In 2017, the Overseas Investment Office (OIO) approved foreign investment totalling $5.3 billion. The average for the decade 2008-2017 was $7.0 billion. Of the $5.3 billion in 2017, $4.2 billion was sales from one overseas company to another (all but $1.8 billion was sales from one to another on average over the decade). Only company takeovers involving $100 million or more need OIO approval, except those involving land or fishing quotas. For private Australian investors the threshold was $501 million in 2017, and is adjusted upwards each year for inflation. Until 1999, the threshold was $10 million, it then became $50 million, and from August 2005 the government increased it to $100 million.
Overseas Investment Commission and Overseas Investment Office.
Threshold for Australian Investments: see
https://www.gazette.govt.nz/notice/id/2016-go6107
and
https://www.gazette.govt.nz/notice/id/2017-go5171
Note that the OIO suppresses some values. In 2017 it suppressed a dollar value in July 2017 for one approval which caused totals for the rest of the year also to be suppressed. The total dollar values given here are estimated by replacing that one approval by the minimum $100 million threshold. It is therefore an underestimate.
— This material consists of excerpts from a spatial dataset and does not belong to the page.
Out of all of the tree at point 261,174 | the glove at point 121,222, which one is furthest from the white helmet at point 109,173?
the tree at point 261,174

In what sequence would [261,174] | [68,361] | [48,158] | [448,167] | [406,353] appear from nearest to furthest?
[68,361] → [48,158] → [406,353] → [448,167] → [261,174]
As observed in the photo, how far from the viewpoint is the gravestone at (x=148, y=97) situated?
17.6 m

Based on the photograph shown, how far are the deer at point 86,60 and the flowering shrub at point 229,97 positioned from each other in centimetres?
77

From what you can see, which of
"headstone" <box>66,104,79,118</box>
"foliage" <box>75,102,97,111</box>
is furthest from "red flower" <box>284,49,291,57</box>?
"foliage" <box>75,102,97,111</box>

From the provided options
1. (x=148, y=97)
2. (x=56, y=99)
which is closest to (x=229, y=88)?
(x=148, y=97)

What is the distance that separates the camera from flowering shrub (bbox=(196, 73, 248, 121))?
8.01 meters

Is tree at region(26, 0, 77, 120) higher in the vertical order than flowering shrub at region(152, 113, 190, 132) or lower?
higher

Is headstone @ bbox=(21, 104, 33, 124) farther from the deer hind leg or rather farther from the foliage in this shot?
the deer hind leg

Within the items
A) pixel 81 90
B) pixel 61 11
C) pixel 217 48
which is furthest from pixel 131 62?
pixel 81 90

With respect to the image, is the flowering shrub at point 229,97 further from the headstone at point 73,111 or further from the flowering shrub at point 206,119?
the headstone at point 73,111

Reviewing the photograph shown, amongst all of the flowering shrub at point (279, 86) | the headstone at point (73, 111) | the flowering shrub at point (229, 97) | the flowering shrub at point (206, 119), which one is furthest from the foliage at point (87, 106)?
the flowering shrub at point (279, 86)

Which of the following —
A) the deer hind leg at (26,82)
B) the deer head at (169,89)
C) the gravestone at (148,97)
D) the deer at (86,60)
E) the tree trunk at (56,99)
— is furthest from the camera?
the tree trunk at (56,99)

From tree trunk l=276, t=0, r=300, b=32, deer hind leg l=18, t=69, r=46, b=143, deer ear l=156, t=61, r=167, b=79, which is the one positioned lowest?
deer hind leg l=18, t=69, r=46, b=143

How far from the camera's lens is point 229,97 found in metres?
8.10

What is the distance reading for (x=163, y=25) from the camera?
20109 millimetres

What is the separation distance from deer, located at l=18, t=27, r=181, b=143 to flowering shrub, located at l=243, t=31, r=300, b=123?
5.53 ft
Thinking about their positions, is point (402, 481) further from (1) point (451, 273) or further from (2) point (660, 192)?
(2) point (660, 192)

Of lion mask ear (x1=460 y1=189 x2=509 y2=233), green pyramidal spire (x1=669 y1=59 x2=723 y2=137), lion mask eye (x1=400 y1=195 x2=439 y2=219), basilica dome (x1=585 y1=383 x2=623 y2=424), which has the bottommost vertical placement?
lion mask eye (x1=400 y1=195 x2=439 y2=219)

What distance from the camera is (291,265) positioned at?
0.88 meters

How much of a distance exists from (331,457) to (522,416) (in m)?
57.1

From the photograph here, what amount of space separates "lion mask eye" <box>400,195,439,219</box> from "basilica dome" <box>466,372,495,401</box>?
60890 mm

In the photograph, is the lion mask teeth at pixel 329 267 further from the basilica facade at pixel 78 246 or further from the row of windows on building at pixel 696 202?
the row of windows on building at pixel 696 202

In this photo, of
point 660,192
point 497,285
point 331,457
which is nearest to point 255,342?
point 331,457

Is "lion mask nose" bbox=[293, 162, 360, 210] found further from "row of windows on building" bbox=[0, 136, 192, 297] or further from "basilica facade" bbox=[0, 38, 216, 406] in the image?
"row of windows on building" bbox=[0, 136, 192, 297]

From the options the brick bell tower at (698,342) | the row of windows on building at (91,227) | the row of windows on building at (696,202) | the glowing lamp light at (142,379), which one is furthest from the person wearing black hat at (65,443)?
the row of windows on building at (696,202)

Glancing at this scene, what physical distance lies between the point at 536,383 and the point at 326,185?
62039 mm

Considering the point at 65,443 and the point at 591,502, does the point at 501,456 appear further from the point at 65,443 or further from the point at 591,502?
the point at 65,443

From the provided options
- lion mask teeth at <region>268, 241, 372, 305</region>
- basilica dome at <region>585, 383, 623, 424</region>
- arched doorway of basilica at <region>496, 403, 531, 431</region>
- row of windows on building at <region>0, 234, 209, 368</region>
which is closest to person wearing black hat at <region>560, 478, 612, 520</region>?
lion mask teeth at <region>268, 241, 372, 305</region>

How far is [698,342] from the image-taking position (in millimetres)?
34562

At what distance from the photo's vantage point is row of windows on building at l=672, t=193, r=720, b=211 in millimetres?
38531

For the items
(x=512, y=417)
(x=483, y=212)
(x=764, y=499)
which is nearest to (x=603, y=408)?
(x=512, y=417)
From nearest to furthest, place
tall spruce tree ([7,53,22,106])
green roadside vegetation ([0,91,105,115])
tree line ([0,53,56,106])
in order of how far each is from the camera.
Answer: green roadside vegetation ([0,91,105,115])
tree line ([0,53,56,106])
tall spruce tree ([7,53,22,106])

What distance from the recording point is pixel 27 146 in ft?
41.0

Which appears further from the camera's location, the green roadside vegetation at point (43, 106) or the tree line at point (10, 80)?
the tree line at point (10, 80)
In 2017, the OIO approved the sale of 25,696 hectares of freehold rural land and 47,679 hectares of leases and other interests in land to foreigners. This is the lowest area of freehold land since 2003 when 17,259 hectares were approved for sale and well below the average for the decade 2008-2017 of 124,631 hectares. However the level of sale of leases and other interests in land is close to the average for the decade of 46,516 hectares. About 8,000 hectares of the freehold land and 25,000 hectares of the leases and other interests in land were from one foreign investor to another. Statistics on sales of land to overseas interests are poorly recorded and incomplete. Our best estimate is that in 2011 at least 8.7 percent of New Zealand farmland including forestry, or 1.3 million hectares, was foreign-owned or controlled and it could have reached 10 percent.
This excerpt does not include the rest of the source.